The observations of Bottomore on this point are very illuminating. “Contrary to the orthodox Marxist view, popular control may well be greater in some of the capitalist countries, where independent trade unions can bring pressure to bear upon management’s, and where the competition among political groups prevents the emergence of a single, omnipotent elite”.
There is, however, one important difference between the bourgeoisie in the West and the new class of political bureaucrats in socialist countries. In the West, property can be passed on from father to son. There is, therefore, a tendency for wealth to accumulate in a few hands.
Newly earned income is added to the inherited wealth. In the words of Hugh Dalton, dead hand is allowed to propel the boat of the present generation. In socialist societies, no such inheritance of property is legally permissible.
Secondly, the new class is apparently more ‘open’ than the bourgeoisie. “A Hungarian study conducted in 1963 showed that nearly 77 p.c. of managerial, professional and administrative posts were filled by individuals from manual and peasant families.

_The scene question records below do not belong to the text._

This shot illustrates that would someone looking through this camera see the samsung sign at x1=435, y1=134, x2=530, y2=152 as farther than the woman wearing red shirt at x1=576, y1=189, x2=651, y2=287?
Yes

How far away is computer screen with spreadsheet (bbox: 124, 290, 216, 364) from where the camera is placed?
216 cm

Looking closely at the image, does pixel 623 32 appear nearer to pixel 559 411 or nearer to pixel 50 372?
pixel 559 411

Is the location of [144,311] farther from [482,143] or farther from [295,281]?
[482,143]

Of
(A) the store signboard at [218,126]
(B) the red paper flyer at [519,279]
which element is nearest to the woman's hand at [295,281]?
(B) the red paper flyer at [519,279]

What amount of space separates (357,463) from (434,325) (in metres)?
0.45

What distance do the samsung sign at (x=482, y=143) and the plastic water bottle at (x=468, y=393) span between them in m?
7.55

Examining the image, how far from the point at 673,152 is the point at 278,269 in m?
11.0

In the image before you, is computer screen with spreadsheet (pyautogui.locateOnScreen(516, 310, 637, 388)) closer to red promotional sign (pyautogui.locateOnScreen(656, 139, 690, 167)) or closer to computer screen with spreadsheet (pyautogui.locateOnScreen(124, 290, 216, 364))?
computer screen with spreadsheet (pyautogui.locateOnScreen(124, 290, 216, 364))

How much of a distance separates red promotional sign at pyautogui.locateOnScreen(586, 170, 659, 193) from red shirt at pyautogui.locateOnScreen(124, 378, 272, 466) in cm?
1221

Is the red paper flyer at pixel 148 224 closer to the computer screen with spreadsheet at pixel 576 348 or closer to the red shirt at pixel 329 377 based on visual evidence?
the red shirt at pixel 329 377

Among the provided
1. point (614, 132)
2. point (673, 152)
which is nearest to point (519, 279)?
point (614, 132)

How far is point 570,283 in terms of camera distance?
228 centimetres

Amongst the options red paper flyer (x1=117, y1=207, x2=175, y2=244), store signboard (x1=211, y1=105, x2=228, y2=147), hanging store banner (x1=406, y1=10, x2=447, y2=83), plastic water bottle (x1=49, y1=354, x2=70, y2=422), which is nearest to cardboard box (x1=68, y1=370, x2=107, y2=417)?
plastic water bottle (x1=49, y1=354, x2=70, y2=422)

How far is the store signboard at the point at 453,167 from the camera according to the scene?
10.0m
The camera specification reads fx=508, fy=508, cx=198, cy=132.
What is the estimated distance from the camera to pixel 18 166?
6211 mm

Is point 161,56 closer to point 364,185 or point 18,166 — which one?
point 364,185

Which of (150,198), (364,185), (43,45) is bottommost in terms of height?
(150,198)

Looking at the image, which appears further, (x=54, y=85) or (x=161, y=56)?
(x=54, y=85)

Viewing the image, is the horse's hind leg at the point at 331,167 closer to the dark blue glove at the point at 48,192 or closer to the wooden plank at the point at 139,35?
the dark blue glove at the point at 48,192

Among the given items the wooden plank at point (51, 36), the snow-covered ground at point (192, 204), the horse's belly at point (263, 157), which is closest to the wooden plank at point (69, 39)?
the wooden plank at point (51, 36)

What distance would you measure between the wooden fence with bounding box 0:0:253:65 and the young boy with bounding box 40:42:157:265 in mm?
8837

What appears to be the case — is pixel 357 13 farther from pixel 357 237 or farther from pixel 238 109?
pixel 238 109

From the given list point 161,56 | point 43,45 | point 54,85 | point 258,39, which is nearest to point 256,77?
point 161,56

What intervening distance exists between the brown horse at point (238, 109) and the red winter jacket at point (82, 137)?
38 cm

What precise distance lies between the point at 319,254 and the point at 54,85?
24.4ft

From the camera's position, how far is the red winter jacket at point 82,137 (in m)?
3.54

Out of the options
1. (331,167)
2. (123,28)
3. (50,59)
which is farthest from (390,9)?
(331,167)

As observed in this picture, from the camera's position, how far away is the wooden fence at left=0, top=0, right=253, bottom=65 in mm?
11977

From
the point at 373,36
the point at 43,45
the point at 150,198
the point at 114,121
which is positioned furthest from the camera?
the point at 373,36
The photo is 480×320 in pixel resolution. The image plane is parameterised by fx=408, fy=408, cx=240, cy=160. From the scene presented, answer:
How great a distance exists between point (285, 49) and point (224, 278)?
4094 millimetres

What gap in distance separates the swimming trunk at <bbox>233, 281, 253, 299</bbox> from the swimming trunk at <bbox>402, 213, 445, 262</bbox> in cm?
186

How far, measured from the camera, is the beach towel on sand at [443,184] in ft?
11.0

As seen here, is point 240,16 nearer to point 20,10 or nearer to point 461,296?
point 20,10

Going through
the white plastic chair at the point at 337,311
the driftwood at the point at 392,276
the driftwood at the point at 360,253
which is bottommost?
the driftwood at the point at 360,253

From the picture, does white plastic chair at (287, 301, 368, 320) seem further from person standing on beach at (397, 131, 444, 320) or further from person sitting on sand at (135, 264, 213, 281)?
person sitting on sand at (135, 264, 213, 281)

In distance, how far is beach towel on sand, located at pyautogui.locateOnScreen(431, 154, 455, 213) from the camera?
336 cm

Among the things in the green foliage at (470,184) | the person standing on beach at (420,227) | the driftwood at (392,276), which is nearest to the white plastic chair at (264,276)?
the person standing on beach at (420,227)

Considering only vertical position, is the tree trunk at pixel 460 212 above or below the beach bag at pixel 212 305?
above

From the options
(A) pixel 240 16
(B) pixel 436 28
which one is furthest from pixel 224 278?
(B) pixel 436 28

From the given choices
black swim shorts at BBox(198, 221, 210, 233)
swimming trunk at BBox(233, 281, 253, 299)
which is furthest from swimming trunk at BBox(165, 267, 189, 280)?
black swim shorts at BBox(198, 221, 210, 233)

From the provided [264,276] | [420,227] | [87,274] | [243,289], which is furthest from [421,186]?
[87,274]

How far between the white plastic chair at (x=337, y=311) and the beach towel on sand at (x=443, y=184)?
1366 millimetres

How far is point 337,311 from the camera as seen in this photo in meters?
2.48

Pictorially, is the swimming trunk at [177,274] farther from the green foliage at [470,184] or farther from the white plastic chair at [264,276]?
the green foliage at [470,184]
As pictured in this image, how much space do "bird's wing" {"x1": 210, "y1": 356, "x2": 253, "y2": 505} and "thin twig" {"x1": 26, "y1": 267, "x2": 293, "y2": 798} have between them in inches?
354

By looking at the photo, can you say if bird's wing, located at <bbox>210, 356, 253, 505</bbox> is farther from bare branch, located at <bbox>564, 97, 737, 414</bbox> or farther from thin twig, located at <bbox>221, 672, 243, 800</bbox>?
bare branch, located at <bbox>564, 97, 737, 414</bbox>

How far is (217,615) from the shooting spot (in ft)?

In Yugoslavia, the 1960 census indicated that nearly 62 p.c. of managerial and administrative positions were filled by individuals with manual backgrounds…………”
It is, however, pointed out that the upward mobility in these countries is partly due to the fact that because of technological break-through, there has been a very rapid expansion of these occupations. It is difficult to say what would happen when expansion of avenues in these occupations would gradually slow down.
Another factor to be taken into account is that the rate of downward mobility in these societies is low which suggests that “the offspring of privileged status groups can usually bank on reproducing their parents’ status”.
A number of American sociologists have come forward with a new theory which they call ‘convergence theory’. Clark Kerr is one of the main proponents of this theory. The views of this school may be summarised as follows. Technology has its own demand.
It calls for the same occupational structure, the same accent on specialisation and technical skill and expertise, as well as the same need for ‘incentive’ as a spur to creativity and additional effort. Similar technology is being introduced in both capitalist and socialist societies.
It can, therefore, be expected that the demands of technology will be met similarly in these two types of societies. As a result, the stratification systems in these societies will be increasingly the same or similar. This is the essence of the convergence theory.
One of the main defects of the convergence theory is that it ignores or under- emphasises the basic differences in the social systems of the capitalist and socialist societies. Communal ownership of the means of production and private ownership of the same are not just aspects of two different economic systems. They also indicate, among others, far-reaching differences in the stratification structure.
Thus, income differentials in socialist societies are considerably lower than those in capitalist societies. The distinction between white-collar and brown-collar jobs is much less pronounced in socialist societies in comparison with capitalist societies.
These and many other differences distinguish the stratification structures in these two systems. It is not possible, given the present state of affairs in the East and the West, to hazard the prediction that the stratification structures would eventually converge in future.